» Tasks to complete:
1. Repeat, word for word, the stretch of the passage on Sainsbury's ratio analysis below from "Fundamental tool consists" through "and McLaney, 2008).".
2. Answer the following questions using the passage on Sainsbury's ratio analysis below:
(a) Which kinds of analysis does the passage give as parts of the fundamental tool?
(b) On which exchange are Sainsbury's plc shares traded?
(c) Which performance ratios does the passage list for Sainsbury's?

» Provided passage:
Fundamental tool consists of various analysis of the company like that of ratio analysis, balance
sheet, income statement etc. It also helps in determining the suitability for investment of
company (Arnold, 2005).
Part 1
1.1: Calculation of Ratios
Sainsbury’s plc shares are traded on London Stock Exchange (LSE) and it is a part of FTSE-100
Index.
Ratio analysis – is the systematic use of available accounting information required to evaluate
the financial statements of the company. It also reveals the financial and operating performance
of the firm. Ratio analysis includes judgment for a valuable evaluation of the financial
statements. Sainsbury’s performance ratios include liquidity ratio, profitability margin, and
efficiency / turnover ratio (Atrill, and McLaney, 2008).

» Data block:
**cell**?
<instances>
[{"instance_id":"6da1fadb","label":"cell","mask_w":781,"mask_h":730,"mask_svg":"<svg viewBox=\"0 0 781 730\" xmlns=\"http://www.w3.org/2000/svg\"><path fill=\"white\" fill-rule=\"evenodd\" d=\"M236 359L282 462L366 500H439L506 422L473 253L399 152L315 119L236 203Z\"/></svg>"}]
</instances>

» Answer list:
1.
Fundamental tool consists of various analysis of the company like that of ratio analysis, balance
sheet, income statement etc. It also helps in determining the suitability for investment of
company (Arnold, 2005).
Part 1
1.1: Calculation of Ratios
Sainsbury’s plc shares are traded on London Stock Exchange (LSE) and it is a part of FTSE-100
Index.
Ratio analysis – is the systematic use of available accounting information required to evaluate
the financial statements of the company. It also reveals the financial and operating performance
of the firm. Ratio analysis includes judgment for a valuable evaluation of the financial
statements. Sainsbury’s performance ratios include liquidity ratio, profitability margin, and
efficiency / turnover ratio (Atrill, and McLaney, 2008).

2.
(a) Ratio analysis, balance sheet and income statement analysis.
(b) The London Stock Exchange (LSE).
(c) The liquidity ratio, the profitability margin and the efficiency/turnover ratio.